When we reached the middle of the training in Dadeldhura several years ago, a 16-year-old girl got up and shared her experience that when her alcoholic father beat her mother, she used to protect her mother. Then slowly her parents patched up in their relation but started beating her and made her work long hours, which was the reason why she discontinued her studies. She wanted to know how to deal with the situation. I taught her different skills on how to first understand herself and why she was feeling the way she was at a certain moment. I also taught her skills on how to understand the behaviours of people towards her and how to deal with them.
There was also a session on child rights with a focus on girl children’s rights. The session was clear on the fact that the law mandated that children had a right to education and there was a special focus by Nepal Government to educate daughters, especially those who belonged to the underprivileged families.
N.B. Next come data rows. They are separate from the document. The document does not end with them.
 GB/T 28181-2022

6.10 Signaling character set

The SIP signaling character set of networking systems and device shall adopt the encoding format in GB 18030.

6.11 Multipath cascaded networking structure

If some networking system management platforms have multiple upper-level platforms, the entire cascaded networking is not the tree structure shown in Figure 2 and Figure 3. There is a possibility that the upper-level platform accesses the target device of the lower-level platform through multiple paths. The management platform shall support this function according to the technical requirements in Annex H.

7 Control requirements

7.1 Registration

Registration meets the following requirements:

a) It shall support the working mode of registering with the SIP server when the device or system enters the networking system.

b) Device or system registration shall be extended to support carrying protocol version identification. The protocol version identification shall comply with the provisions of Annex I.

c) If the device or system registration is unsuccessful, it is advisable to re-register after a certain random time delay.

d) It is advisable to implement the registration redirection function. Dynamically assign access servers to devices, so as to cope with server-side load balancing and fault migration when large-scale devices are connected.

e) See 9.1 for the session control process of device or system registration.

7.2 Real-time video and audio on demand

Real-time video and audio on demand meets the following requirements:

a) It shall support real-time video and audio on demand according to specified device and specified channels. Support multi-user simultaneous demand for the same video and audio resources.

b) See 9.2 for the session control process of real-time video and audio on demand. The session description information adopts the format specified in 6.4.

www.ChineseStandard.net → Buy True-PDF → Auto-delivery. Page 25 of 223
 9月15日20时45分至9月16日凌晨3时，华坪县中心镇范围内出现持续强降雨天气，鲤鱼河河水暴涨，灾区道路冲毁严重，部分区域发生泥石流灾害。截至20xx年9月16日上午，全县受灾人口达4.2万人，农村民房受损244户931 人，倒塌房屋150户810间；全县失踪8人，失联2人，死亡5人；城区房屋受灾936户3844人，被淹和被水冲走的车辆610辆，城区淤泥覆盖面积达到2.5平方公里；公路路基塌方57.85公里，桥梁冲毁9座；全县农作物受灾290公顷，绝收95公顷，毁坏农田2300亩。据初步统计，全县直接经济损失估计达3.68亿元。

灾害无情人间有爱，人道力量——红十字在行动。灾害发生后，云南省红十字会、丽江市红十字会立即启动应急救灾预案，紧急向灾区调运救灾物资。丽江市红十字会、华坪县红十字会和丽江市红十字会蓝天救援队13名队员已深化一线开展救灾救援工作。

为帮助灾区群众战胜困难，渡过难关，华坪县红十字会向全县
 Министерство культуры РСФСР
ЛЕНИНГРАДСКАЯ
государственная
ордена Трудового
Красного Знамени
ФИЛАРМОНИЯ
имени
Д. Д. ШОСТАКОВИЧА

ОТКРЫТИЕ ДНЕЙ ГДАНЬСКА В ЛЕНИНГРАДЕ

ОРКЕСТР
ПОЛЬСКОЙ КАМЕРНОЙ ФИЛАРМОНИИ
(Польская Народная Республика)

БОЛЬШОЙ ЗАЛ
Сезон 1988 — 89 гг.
My session on girls/ women's rights also informed them that both daughters and sons now had equal rights over ancestral property. Therefore, the discriminatory treatments on education and work towards daughters were actually against the law. If both were treated well, the parents would benefit as both would take care of them in old age. I, therefore, asked the girl to review all the skills I had taught her and see if she could develop an effective communication strategy and negotiate with her parents. However, I had requested the local trainer to make sure that he followed up on her and her family as she was a bright student who was on the verge of dropping out from school as her parents were making her work more and study less.
After a month, I followed up on her, and to my pleasant surprise, I learned that she had taken a week to talk with her parents very slowly without upsetting them. Also during the one-week training, she learnt that both daughters and sons had equal rights to education and property, and that if the parents did not educate their daughters, the government could take action against them. She also convinced them that if she completed the 12th grade, she could get a job and help her parents and brother to have a better life. She also mentioned to her parents that there were organisations that would visit the houses of children who were part of the training so that they could be monitored. The parents stopped beating her immediately and also started giving her more time to prepare for her Secondary Education Examination (SEE).

Significant change
The local trainer visited her house and saw that her parents and the atmosphere of her household had changed for the better. Of course the 16-year-old helped her family as her parents belonged to the daily-labour community but their skills had changed significantly. There were no beatings and her brother helped her in the household chores so she could study more.
This child had learned very important life skills of analysing the situation, developing compassion for her family and herself, looking at situations critically and creatively and developing an effective communication strategy to solving her problems.
Similarly, the youth can learn how to prepare simple daily, weekly, monthly and yearly budgets and save money by developing skills at identifying and avoiding unnecessary expenditure.